On Wednesday, Al Qaeda in the Arabian Peninsula (AQAP), the Yemen-based branch of the terrorist organization, claimed operational and moral responsibility for the "blessed battle of Paris." By "blessed battle," AQAP leader Nasr bin Ali al-Ansi means the cold-blooded murder of 10 satirists and two police officers, plus the long manhunt that ended in the fatalities of Cherif and Said Kouachi, the two French gunmen apparently dispatched by AQAP.

Such a claim seems to demand a response.

You can't ignore a group that brags about ordering the murder of a country's citizens and police, right? Well, the reaction is already beginning. France, like the U.S. after the Sept. 11, 2001, terrorist attacks, is already moving to curtail civil liberties and beef up security laws, and France's lower house voted Tuesday to continue bombing Islamic State — the gunman who carried out last week's other terrorist attack in Paris, on a kosher market, claimed allegiance to ISIS — on a lopsided 488-1 vote.

Bombing ISIS is one thing — Paris is extending a mission already underway, and ISIS probably poses a greater threat to France and its neighbors, since an estimated 3,000 to 5,000 European nationals have traveled to Syria and Iraq to fight with the group.
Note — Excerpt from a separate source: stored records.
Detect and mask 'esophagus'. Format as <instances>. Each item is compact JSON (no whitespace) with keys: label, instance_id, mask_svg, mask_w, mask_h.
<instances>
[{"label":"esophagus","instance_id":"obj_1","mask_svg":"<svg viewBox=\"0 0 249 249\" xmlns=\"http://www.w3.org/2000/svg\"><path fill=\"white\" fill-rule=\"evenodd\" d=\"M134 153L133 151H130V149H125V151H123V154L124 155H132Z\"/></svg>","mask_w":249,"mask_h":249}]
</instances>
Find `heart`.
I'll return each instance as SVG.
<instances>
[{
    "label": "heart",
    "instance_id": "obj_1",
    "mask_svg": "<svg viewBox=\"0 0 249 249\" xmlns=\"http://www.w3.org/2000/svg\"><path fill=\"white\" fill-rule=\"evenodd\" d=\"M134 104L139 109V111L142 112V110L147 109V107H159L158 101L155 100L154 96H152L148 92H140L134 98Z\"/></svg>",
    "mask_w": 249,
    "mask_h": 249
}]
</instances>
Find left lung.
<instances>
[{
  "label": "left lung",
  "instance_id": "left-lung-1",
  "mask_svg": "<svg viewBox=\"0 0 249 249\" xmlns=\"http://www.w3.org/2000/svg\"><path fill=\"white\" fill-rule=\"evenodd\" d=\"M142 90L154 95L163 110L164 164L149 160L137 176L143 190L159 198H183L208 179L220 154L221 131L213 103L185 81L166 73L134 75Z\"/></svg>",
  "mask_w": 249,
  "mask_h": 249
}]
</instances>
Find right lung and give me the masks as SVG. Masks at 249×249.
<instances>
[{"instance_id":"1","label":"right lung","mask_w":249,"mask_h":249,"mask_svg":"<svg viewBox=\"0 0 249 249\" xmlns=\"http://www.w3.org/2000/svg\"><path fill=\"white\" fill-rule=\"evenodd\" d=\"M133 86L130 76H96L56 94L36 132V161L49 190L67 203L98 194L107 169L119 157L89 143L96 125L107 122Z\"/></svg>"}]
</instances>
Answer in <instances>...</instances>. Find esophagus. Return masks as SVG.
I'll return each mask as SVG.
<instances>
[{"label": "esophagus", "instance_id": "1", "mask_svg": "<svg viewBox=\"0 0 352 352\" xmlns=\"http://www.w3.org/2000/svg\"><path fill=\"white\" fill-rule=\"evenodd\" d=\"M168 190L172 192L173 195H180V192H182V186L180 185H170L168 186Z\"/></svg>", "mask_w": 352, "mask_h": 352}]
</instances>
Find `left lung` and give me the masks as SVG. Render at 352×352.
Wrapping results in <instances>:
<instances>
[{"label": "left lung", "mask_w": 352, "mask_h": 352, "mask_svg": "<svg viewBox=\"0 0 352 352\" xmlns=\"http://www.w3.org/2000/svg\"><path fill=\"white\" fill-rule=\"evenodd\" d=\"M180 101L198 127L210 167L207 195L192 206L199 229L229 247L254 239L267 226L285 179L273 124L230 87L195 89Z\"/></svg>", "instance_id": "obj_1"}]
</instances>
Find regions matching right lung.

But unpopular French President Francois Hollande may be tempted to expand his country's involvement in the Middle East with a retaliatory, rallly-around-the-Tricolour invasion of Yemen.

He and his government should resist the temptation.

The first reason is obvious: France doesn't need that kind of headache. Yemen is a mess, with a brewing civil war between the Shiite Houthis, who've seized control of the capital, and AQAP and other Sunni factions. The lack of a strong central government has allowed AQAP to run free in large parts of the peninsula — but that just makes Colin Powell's "Pottery Barn rule" (you break it, you own it) all the more relevant and daunting.

France doesn't want to "own" Yemen. The ongoing U.S. military commitments in Afghanistan and Iraq, after more than a decade of war, is certainly one cautionary tale — and France's military is a fraction of the size of America's — but France should remember its own long, bloody experience in Algiers as well.

The second reason is also something France could learn from post-9/11 America: Terrorists want a reaction, and preferably an over-reaction. London-based newspaper editor Abdul Bari Atwan interviewed Osama bin Laden in 1996, and in a 2008 book, The Secret History of al Qaeda, he said bin Laden wanted to lure the U.S. into his web. In 2007, he explained to Tony Jones at Australia's ABC News:

It seems Osama bin Laden had a long-term strategy. He told me personally that he can't go and fight the Americans and their country. But if he manages to provoke them and bring them to the Middle East and to their Muslim worlds, where he can find them or fight them on his own turf, he will actually teach them a lesson. It seems the invasion of Iraq fulfilled Osama bin Laden's wish. [Atwan, to ABC News]

Before France reflexively swats back at al Qaeda in Yemen or elsewhere, it should consider what AQAP really wants. Then it should do what's in the best interests of France.